Dave (Who had been drinking a lot of Scotch while listening to the tale of two juvies, slurred as he blurted out): Well, all I know is that this proves what I believe about Karma. You're both good people and that's why, no matter how dangerous the situations were that you put yourselves into, Karma kept you safe. That's all I believe. Everyone needs to believe in something and if I didn't believe in Karma, I'd have nothing to believe in.

Me: I don't know if I believe that completely. Maybe light attracts light, but plenty of young kids are abused or murdered, and I can't believe that's Karma or whatever.

Dave: We don't know what those murdered children might have grown up to be...

I have to believe that was the Scotch talking, but even as we went to bed -- so late after a night of much talking -- Dave wouldn't leave it alone. As I was trying to go to sleep, he kept slurring, "But don't you believe that's what kept them safe on the road? That they're both good guys and Karma was keeping them safe?"
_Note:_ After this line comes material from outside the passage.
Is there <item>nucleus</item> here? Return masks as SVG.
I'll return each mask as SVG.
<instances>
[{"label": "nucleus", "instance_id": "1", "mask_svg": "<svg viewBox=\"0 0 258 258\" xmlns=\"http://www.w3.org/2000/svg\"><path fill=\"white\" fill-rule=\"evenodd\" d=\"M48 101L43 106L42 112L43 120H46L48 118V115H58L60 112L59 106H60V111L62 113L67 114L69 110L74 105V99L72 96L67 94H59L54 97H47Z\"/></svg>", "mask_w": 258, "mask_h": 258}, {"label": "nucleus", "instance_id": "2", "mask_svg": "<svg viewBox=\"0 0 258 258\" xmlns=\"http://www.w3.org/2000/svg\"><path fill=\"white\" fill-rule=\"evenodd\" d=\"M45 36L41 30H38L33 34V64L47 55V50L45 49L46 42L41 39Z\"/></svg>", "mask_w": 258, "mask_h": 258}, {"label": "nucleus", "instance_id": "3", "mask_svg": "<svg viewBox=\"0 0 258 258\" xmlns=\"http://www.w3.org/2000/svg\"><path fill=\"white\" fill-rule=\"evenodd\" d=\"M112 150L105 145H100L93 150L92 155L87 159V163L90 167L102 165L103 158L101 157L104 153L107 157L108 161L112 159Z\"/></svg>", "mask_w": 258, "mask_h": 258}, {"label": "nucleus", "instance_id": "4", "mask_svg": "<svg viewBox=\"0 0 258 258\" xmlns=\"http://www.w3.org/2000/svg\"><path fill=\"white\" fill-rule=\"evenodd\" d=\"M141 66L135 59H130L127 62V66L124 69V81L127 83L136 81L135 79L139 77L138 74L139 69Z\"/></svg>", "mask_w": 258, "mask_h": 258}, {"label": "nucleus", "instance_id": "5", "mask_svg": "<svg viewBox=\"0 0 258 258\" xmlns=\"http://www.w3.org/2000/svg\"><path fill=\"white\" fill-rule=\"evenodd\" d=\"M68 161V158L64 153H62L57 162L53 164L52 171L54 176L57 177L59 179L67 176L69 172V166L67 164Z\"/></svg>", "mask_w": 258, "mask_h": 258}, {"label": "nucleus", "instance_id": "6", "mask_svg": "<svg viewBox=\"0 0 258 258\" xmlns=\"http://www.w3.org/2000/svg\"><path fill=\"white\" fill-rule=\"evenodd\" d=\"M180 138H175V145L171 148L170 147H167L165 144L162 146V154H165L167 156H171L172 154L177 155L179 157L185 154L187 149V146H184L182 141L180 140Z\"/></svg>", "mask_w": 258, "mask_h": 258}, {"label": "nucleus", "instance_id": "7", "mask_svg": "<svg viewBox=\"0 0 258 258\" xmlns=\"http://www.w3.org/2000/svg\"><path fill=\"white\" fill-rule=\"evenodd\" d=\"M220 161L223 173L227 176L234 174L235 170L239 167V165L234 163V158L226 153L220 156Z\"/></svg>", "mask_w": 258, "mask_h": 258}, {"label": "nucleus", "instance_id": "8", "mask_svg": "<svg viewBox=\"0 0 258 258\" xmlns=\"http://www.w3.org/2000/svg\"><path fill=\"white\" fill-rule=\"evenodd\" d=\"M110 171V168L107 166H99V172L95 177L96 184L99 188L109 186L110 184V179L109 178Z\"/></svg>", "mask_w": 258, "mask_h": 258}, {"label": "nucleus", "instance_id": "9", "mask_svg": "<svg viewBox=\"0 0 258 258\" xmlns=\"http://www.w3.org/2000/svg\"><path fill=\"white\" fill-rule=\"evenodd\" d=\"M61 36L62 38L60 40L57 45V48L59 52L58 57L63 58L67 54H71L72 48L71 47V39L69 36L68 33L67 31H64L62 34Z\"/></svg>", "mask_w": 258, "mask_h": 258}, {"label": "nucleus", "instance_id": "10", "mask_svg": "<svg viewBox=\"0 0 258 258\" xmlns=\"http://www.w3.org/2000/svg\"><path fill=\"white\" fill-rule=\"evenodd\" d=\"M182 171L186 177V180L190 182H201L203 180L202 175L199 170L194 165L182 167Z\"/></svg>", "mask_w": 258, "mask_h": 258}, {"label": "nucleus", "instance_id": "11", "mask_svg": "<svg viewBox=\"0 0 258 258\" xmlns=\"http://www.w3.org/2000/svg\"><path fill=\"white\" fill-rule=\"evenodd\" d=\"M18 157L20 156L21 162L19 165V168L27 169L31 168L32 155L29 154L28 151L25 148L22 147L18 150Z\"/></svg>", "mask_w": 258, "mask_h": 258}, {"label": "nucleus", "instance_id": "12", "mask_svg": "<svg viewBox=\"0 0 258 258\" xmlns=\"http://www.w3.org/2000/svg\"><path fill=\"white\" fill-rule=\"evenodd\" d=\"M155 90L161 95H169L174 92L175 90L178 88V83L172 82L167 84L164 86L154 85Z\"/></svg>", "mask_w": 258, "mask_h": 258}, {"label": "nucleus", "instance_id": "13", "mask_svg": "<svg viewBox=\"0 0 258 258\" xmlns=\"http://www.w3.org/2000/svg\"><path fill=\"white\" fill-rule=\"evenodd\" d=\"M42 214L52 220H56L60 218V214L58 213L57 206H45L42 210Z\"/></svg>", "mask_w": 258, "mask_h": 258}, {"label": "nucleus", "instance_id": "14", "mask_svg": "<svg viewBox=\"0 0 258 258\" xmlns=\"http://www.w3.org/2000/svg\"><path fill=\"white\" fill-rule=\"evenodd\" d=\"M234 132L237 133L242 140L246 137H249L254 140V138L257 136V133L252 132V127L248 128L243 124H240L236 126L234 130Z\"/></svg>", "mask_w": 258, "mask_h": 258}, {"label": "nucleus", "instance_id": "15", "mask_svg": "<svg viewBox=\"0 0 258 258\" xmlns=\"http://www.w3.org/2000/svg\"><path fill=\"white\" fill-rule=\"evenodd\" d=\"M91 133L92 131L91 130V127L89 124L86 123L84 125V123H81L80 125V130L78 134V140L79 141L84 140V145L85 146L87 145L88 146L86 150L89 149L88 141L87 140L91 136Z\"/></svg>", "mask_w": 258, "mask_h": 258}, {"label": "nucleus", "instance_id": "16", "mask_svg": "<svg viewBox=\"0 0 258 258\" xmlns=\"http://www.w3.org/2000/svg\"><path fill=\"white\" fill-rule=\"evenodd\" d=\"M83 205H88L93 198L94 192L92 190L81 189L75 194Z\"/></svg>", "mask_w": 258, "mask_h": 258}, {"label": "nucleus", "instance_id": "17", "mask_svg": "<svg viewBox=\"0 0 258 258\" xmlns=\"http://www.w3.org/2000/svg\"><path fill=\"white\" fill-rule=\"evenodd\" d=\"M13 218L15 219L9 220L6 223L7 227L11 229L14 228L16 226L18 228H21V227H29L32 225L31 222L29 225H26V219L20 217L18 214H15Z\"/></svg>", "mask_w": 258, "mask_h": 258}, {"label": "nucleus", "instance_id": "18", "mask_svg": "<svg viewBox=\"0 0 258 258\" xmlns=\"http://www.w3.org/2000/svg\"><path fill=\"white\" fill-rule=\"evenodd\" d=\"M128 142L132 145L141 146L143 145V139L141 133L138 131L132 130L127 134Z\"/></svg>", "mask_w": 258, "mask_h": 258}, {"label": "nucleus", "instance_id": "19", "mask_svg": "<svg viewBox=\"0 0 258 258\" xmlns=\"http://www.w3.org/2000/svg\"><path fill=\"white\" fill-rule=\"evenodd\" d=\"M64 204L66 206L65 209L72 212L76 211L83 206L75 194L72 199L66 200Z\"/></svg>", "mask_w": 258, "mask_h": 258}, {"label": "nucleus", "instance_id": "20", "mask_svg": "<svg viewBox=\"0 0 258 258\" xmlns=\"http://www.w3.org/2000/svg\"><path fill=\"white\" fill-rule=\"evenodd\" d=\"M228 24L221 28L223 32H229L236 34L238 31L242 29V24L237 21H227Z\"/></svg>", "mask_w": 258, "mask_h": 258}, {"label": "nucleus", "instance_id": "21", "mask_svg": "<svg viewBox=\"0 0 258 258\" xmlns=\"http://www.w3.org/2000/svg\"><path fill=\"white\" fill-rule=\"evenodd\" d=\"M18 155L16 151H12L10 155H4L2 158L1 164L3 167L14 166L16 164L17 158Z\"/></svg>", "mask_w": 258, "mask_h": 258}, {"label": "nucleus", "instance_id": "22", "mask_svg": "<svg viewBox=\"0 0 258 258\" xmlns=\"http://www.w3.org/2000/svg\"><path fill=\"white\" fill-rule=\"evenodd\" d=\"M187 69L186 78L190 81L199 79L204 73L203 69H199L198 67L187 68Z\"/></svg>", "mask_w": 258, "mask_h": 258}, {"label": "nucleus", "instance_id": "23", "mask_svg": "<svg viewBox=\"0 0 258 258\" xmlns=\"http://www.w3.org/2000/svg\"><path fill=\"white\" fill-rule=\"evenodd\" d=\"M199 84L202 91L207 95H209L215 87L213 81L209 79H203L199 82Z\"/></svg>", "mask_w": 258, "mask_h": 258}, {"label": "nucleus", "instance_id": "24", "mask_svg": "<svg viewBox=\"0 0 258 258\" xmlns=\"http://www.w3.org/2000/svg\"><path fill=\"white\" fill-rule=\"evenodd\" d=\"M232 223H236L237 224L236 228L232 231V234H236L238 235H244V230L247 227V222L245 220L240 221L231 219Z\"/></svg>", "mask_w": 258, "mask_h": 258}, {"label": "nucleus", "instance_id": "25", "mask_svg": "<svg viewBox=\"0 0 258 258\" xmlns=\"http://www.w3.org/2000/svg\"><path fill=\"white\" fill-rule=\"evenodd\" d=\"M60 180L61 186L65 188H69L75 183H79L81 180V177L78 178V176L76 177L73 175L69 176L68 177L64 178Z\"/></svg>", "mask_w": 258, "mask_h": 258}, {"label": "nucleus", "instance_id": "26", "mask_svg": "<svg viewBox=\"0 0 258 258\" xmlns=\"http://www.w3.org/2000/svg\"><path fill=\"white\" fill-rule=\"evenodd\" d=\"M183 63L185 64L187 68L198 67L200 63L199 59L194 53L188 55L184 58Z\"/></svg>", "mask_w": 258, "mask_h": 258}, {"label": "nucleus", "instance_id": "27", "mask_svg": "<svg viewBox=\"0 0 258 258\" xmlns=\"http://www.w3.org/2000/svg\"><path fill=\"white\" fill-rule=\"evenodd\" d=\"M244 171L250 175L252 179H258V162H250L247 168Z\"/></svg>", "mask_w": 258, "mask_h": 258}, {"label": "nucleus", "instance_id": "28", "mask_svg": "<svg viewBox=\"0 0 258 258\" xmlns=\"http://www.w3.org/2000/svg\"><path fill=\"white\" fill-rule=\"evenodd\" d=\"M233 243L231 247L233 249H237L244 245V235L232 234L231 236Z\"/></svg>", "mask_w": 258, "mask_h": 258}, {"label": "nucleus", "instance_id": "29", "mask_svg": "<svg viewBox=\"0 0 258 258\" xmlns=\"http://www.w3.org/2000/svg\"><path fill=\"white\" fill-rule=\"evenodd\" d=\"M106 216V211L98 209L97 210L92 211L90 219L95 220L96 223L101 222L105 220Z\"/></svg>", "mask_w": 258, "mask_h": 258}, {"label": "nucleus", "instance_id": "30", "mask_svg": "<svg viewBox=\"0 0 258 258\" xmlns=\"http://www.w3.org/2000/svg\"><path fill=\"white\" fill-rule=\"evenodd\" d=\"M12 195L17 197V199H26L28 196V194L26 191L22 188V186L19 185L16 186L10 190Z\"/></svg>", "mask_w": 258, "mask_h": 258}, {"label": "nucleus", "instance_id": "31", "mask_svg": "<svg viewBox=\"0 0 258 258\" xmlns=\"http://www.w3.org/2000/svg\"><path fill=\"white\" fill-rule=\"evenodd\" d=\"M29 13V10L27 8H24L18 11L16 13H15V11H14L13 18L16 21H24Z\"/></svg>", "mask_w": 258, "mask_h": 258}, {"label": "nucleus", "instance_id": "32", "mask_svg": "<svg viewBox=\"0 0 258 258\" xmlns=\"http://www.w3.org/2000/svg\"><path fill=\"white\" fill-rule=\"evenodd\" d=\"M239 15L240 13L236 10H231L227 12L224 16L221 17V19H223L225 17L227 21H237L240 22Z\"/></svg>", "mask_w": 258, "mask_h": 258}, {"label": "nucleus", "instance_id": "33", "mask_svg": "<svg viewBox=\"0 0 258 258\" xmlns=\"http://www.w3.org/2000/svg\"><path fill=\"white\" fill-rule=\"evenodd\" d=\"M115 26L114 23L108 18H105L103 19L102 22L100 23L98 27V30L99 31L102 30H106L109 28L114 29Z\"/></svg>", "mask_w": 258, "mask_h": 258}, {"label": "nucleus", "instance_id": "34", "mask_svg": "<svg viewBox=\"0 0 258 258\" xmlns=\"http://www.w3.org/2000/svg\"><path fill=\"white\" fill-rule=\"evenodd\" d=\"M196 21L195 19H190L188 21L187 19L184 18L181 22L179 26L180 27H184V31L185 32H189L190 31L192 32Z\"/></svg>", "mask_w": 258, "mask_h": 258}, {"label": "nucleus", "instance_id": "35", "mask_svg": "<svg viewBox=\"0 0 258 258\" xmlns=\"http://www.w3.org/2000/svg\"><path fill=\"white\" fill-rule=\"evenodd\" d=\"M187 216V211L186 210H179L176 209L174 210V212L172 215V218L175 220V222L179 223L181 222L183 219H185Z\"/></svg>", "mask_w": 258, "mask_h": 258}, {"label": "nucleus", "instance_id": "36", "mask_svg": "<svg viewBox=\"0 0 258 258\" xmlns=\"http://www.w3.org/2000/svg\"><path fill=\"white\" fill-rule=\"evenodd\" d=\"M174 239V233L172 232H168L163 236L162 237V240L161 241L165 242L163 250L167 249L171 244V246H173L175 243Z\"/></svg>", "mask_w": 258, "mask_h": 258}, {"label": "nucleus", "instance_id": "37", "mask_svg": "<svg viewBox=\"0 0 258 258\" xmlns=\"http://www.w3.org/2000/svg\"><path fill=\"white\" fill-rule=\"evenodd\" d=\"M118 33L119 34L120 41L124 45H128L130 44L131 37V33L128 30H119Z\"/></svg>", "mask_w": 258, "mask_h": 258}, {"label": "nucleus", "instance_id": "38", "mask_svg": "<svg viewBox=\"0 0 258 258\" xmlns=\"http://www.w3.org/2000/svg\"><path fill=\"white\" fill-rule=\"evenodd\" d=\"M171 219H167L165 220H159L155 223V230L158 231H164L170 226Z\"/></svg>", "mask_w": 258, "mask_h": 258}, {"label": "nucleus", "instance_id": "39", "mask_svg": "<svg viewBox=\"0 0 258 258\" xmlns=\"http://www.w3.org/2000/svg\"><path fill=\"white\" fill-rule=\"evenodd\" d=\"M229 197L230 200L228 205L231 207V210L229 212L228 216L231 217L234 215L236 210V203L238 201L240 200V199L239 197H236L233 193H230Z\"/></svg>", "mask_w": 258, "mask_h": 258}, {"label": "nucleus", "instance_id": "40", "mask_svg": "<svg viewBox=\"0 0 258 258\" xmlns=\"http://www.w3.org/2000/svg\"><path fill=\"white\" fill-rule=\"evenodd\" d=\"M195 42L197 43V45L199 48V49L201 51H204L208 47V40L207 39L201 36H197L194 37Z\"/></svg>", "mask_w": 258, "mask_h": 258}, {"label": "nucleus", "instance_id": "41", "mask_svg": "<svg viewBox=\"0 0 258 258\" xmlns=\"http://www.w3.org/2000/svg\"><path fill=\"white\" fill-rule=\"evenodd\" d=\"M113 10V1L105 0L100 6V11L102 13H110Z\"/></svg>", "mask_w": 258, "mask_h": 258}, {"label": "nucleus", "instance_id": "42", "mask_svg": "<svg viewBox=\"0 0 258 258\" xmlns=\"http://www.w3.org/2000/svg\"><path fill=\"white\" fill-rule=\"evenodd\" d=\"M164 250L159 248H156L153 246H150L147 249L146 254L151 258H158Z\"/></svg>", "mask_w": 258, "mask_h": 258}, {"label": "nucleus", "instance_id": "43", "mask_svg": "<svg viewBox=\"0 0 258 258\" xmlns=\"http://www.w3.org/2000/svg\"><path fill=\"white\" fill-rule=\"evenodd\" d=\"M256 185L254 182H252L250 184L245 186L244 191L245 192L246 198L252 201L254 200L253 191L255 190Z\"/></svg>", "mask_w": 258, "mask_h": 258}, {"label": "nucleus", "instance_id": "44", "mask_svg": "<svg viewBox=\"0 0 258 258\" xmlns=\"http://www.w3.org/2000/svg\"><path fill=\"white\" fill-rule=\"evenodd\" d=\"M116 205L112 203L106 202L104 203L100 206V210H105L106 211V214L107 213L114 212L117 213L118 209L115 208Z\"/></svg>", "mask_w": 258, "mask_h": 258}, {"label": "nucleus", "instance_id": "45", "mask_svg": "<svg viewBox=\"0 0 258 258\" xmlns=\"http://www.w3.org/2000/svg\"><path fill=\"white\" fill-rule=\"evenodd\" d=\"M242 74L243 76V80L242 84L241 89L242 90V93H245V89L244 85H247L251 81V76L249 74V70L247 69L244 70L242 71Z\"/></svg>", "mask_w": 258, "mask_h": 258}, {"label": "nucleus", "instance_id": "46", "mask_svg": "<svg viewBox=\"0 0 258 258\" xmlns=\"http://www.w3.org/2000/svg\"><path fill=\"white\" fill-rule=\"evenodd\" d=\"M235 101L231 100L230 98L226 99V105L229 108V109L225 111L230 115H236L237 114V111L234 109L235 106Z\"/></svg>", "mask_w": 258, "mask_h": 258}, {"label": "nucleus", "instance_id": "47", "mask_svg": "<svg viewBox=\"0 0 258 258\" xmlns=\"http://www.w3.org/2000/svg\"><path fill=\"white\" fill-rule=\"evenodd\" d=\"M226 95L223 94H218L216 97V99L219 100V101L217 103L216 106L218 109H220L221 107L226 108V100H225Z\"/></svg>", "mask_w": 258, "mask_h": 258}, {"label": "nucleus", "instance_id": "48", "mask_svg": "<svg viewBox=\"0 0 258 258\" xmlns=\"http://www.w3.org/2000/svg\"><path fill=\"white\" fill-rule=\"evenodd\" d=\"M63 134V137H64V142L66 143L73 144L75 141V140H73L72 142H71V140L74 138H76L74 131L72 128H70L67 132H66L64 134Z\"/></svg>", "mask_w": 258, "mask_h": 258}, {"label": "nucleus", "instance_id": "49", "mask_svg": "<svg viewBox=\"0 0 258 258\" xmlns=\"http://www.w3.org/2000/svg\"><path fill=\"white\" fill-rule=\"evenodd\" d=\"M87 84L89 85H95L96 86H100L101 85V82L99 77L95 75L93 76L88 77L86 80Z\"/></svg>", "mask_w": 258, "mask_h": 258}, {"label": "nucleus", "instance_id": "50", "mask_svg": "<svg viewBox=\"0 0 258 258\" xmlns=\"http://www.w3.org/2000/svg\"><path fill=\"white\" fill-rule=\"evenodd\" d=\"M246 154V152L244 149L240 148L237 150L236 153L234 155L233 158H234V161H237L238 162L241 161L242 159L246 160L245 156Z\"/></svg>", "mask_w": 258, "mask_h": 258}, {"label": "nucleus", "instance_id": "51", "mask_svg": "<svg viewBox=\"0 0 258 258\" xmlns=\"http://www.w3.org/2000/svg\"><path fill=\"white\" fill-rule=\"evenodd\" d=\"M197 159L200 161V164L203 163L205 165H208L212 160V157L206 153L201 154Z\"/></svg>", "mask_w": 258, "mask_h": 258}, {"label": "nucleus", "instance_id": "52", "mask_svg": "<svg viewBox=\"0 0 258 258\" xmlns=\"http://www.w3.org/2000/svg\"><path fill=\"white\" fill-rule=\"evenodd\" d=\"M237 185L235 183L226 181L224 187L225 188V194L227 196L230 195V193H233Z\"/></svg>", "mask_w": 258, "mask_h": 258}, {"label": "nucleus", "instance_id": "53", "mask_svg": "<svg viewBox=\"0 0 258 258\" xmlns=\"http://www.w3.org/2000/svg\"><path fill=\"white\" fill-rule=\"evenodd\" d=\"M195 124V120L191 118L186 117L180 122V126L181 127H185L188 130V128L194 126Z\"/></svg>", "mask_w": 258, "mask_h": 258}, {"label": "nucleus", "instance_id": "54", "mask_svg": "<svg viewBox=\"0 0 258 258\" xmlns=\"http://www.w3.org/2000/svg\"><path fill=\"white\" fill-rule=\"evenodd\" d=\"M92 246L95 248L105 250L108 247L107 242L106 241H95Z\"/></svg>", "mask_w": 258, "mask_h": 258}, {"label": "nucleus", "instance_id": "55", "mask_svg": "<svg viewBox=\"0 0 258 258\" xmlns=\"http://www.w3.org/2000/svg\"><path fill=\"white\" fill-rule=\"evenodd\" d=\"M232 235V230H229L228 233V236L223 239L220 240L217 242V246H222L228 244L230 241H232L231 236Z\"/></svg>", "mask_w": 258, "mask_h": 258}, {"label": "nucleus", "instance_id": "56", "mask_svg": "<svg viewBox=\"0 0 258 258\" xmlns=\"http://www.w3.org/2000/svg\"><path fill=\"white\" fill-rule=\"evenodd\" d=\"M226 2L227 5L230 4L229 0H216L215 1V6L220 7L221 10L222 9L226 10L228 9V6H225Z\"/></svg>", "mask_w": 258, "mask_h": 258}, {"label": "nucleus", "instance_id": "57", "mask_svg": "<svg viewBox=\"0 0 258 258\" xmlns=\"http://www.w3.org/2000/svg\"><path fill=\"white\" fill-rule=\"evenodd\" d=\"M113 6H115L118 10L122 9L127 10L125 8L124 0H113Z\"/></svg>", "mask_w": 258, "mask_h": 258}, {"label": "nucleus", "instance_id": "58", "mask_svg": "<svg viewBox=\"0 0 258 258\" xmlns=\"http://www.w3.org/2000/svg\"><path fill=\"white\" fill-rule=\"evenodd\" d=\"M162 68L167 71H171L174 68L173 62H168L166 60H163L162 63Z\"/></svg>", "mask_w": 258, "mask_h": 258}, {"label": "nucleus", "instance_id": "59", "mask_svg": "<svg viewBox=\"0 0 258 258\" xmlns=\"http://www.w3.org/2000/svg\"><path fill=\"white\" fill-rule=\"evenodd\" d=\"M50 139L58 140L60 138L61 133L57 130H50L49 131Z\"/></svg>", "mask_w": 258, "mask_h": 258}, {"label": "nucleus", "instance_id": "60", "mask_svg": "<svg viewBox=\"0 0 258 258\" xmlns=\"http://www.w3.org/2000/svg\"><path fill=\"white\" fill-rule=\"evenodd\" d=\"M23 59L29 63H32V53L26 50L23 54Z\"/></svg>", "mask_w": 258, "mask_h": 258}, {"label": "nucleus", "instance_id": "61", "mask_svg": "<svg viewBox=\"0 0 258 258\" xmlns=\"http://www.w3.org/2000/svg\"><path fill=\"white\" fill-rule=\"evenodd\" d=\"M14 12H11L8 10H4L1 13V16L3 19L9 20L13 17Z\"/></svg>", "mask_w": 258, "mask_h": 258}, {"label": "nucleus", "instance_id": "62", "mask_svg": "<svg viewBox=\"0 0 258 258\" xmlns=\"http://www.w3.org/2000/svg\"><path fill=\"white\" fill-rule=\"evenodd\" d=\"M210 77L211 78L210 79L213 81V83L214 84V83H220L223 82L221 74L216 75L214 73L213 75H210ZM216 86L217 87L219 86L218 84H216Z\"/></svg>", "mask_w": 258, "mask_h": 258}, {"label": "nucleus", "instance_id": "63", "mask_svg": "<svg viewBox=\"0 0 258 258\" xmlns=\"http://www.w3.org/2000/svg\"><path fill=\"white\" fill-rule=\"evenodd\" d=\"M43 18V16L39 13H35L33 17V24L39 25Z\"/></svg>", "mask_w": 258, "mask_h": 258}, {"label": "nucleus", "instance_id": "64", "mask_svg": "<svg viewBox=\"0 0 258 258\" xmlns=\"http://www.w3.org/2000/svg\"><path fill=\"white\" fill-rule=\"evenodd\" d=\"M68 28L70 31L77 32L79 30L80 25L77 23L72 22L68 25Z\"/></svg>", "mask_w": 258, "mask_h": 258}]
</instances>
All I know, and all I could say to Dave, was that, despite being two messed up kids who took terrible chances, both Ken and Dan are good people who survived to go on to responsible lives. They both have stable relationships, kids who love them, jobs and mortgages -- do they have Fate or Karma to thank for that? Who knows, but I'm grateful it is so.


*****

To keep it literary, and to highlight the weird synchronicities of my life, here is something I read today after writing the above, from Robertson Davies' What's Bred In the Bone:

What we call luck is the inner man externalized. We make things happen to us. I know that sounds horrible and cruel, considering what happens to a lot of people, and it can't be the whole explanation. But it's a considerable part of it.